▶ [Text extract]
** BEGIN **

Everything great about White Zombie begins in the opening scene: a couple travels by carriage through Haiti and is stopped after dark by a funeral procession burying a body in the middle of the road. The middle of a highway is the only place a body is safe from sorcery; the carriage passes towards its destination, where the couple unloads their bags and heads towards the house of their host. Meanwhile, the driver has noticed movement on the hill behind them. "Zombies!" he warns, and hurries home.

I like the idea that zombies roam the countryside but shy from any encounter they cannot win unless in number. It makes them more like leopards - fearful things that emerge after sunset, things that can be avoided if only one is careful where one goes after dark. The couple, of course, is fated for a different end, a third man having fallen so desperately in love with the woman that he is willing to do anything to satisfy the fever pitch of his obsession. Lugosi - alias Murder Legendre - enters the picture, the young man takes a tour of a sugar plantation run by the undead, and nothing after that is ever quite as effective as the sights and sounds that came before. Well, except for a cemetery like the aftermath of a mudslide, swelled and scattered across the dark face of a hill.

To be watched late at night, when the considerable ordinary seems less so, or not at all.

Shadow of a 75-Watt Bulb

Shadow of the Thin Man (1941)
directed by W. S. Van Dyke
rating: 2 out of 5 cravats
seen on the screen at the Old Town Music Hall

Shadow of the Thin Man finds Nick and Nora in San Francisco, and less the San Francisco of The Lineup than the Bay City a pair of New York transplants would be more likely occupy: studio sets, a canopied park, and a short little tour across the bridge. Unlike Myrna Loy, Donna Reed never played the vamp, even in her earliest roles; here, she could be Mary Hatch taking summer work in college, although if that were true, Mrs. Bailey probably wouldn't have been so happy in Bedford Falls. It isn't that the usual alcoholism jokes don't ring true, or that the Charles' cynical take on child-rearing isn't fun, but Nick even admits that getting a suspect to talk is the surest way to solve the crime, and this one has to many suspects to keep track of, let alone listen to.

Sunday, October 11, 2009

Skies of Funny Named Stars

The Man Who Shot Liberty Valance (1962)
directed by John Ford
rating: 5 out of 5 cravats
seen on the screen at the Egyptian Theatre

Seeing The Man Who Shot Liberty Valance on the big screen was probably one of the best movie experiences I've ever had, and this time the new things I noticed all take place at the beginning and the end. I think Syl and I agree that each time we watch the film, we have less and less respect for Ransom Stoddard. Condescending in his average interaction with the good townspeople of Shinbone, he's similarly pathetic throughout the most public example of his "Mr. Law & Order" approach to the eponymous villain: instead of just picking up Tom's steak with a glare, he flops around on the floor and shrilly berates both Doniphon and Valance, making a spectacle of himself and not really convincing (except, I guess, Tom) a soul.

** END **

▶ [Dataset excerpt]

** BEGIN **

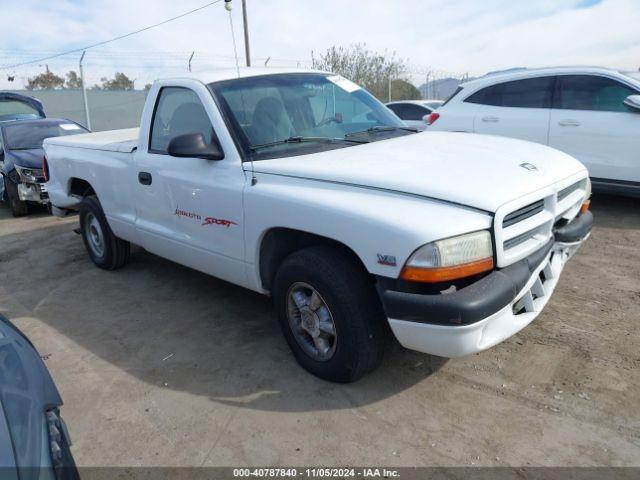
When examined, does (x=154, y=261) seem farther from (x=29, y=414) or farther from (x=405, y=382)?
(x=29, y=414)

** END **

▶ [Goal 1] Sum up the film reviews in two sentences.
▶ [Goal 2]
Answer these questions from the film reviews:
(a) In White Zombie, what is the only place a body is safe from sorcery?
(b) Where was Shadow of the Thin Man seen?
(c) Who directed The Man Who Shot Liberty Valance?
▶ [Goal 3] Pull out the part of the film reviews between "Everything great about" and "and hurries home.", inclusive.
The listing plays no role here.

▶ [Complete answer 1] The film reviews cover White Zombie, praised mainly for its opening scene of a couple traveling by carriage through Haiti; Shadow of the Thin Man (1941), rated 2 out of 5 cravats; and The Man Who Shot Liberty Valance (1962), rated 5 out of 5 cravats. Seeing Liberty Valance on the big screen is called one of the best movie experiences ever, though each viewing leaves less respect for Ransom Stoddard.

▶ [Complete answer 2]
(a) The middle of a highway.
(b) On the screen at the Old Town Music Hall.
(c) John Ford.

▶ [Complete answer 3]
Everything great about White Zombie begins in the opening scene: a couple travels by carriage through Haiti and is stopped after dark by a funeral procession burying a body in the middle of the road. The middle of a highway is the only place a body is safe from sorcery; the carriage passes towards its destination, where the couple unloads their bags and heads towards the house of their host. Meanwhile, the driver has noticed movement on the hill behind them. "Zombies!" he warns, and hurries home.